---------- Provided text

Also known as: OIDC, OpenID Connect 1.0
Simply put

OpenID Connect is an identity protocol built on top of OAuth 2.0 that allows applications to verify who a user is. It is widely used to enable single sign-on across different websites and services. Applications receive structured identity information about authenticated users through standardized tokens.

Formal definition

OpenID Connect 1.0 is an identity layer on top of the OAuth 2.0 protocol that enables relying party clients to verify the identity of an end-user based on authentication performed by an authorization server. It extends OAuth 2.0's authorization mechanisms to support authentication, introducing the ID token as a signed artifact carrying identity claims about the authenticated subject. OIDC is the leading internet standard for cross-domain single sign-on and is used to authenticate users for access to protected endpoints, providing a standardized way for clients to obtain verifiable identity assertions in addition to OAuth 2.0 access tokens.

Why it matters

OpenID Connect addresses a foundational challenge in modern application security: verifying who a user is in a standardized, interoperable way across different domains and services. Before widely adopted identity protocols like OIDC, applications typically implemented authentication independently, leading to fragmented credential stores, inconsistent security controls, and repeated exposure of user passwords to multiple parties. By building on the established OAuth 2.0 framework and introducing a dedicated identity layer, OIDC provides a structured mechanism for delegating authentication to a trusted authorization server while giving relying party applications verifiable, signed assertions about the authenticated user.

Who it's relevant to

Application Developers
Developers building web, mobile, or API-backed applications use OIDC to integrate single sign-on and delegate authentication to a trusted identity provider rather than managing credentials directly. Understanding the ID token structure, claim validation requirements, and the distinction between authentication flows is important for implementing OIDC correctly and avoiding common misconfigurations.

--------------------

◆ Requirement A ◆
Transcribe the entries from their first line through the line containing "Uninfected.", including both of those lines.

---------- Available data

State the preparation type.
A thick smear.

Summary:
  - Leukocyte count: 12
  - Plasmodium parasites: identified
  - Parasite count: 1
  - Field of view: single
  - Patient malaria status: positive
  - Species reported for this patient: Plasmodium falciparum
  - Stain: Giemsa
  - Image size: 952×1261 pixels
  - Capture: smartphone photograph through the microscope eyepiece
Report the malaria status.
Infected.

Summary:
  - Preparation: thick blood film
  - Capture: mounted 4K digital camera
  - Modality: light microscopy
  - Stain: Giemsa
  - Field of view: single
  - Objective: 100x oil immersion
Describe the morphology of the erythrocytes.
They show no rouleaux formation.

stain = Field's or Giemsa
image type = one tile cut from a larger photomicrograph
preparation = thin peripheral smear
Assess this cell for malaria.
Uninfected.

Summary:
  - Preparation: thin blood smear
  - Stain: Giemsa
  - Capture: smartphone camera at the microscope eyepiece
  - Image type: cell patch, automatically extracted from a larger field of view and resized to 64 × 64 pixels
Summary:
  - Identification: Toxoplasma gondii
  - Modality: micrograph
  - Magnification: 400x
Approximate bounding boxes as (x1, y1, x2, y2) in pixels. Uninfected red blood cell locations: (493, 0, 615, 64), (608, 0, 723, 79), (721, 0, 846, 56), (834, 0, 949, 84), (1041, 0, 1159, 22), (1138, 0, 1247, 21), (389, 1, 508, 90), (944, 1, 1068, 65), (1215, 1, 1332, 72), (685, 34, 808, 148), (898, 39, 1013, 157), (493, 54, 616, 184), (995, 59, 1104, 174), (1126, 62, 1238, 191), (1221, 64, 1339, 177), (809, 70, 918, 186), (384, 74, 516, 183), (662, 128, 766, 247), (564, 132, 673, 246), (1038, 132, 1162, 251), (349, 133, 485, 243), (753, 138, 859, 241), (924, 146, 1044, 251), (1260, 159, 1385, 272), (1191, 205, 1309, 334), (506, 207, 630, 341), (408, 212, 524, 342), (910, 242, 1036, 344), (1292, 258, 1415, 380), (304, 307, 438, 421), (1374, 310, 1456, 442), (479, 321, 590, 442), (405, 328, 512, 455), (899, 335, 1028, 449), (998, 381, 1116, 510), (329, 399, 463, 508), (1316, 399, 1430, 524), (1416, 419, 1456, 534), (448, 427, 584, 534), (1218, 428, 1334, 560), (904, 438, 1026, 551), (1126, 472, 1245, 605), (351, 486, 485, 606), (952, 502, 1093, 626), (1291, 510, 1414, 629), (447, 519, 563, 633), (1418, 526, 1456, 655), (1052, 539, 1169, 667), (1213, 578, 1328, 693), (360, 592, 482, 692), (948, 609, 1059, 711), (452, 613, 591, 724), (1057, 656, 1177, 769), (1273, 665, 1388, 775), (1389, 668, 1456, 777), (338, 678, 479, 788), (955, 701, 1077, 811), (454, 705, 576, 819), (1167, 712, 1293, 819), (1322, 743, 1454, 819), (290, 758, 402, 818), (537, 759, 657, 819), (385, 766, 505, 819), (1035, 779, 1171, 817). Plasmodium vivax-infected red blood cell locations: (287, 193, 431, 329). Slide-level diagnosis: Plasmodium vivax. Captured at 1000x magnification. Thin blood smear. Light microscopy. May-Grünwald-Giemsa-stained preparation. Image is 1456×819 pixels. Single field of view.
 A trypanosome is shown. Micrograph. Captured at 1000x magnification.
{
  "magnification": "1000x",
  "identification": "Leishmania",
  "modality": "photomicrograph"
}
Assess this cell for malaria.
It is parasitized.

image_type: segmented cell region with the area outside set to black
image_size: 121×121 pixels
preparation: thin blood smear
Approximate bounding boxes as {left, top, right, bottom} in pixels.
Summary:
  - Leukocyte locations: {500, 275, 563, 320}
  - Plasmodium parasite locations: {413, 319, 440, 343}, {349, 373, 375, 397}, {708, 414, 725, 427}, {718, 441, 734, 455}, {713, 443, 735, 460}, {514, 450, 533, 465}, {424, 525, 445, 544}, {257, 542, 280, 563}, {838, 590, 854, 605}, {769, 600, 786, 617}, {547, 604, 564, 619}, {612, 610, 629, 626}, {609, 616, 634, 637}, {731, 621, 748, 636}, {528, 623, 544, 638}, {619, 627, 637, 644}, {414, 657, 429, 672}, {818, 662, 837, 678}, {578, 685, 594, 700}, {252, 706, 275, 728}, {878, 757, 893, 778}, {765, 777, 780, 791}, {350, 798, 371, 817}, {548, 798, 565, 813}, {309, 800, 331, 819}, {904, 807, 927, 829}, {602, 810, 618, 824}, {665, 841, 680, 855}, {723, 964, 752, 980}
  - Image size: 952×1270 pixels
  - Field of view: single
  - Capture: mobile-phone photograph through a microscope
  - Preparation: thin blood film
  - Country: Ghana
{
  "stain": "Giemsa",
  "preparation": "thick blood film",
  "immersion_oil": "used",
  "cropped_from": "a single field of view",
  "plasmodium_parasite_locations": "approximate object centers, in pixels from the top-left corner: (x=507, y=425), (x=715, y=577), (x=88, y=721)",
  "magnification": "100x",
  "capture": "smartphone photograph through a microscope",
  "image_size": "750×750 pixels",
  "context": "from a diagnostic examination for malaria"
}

--------------------

◆ Requirement B ◆
Reproduce word for word the part of the OpenID Connect text that opens with the words "Why it matters" and closes with "the authenticated user.".

◆ Exercise result A ◆
State the preparation type.
A thick smear.

Summary:
  - Leukocyte count: 12
  - Plasmodium parasites: identified
  - Parasite count: 1
  - Field of view: single
  - Patient malaria status: positive
  - Species reported for this patient: Plasmodium falciparum
  - Stain: Giemsa
  - Image size: 952×1261 pixels
  - Capture: smartphone photograph through the microscope eyepiece
Report the malaria status.
Infected.

Summary:
  - Preparation: thick blood film
  - Capture: mounted 4K digital camera
  - Modality: light microscopy
  - Stain: Giemsa
  - Field of view: single
  - Objective: 100x oil immersion
Describe the morphology of the erythrocytes.
They show no rouleaux formation.

stain = Field's or Giemsa
image type = one tile cut from a larger photomicrograph
preparation = thin peripheral smear
Assess this cell for malaria.
Uninfected.

◆ Exercise result B ◆
Why it matters

OpenID Connect addresses a foundational challenge in modern application security: verifying who a user is in a standardized, interoperable way across different domains and services. Before widely adopted identity protocols like OIDC, applications typically implemented authentication independently, leading to fragmented credential stores, inconsistent security controls, and repeated exposure of user passwords to multiple parties. By building on the established OAuth 2.0 framework and introducing a dedicated identity layer, OIDC provides a structured mechanism for delegating authentication to a trusted authorization server while giving relying party applications verifiable, signed assertions about the authenticated user.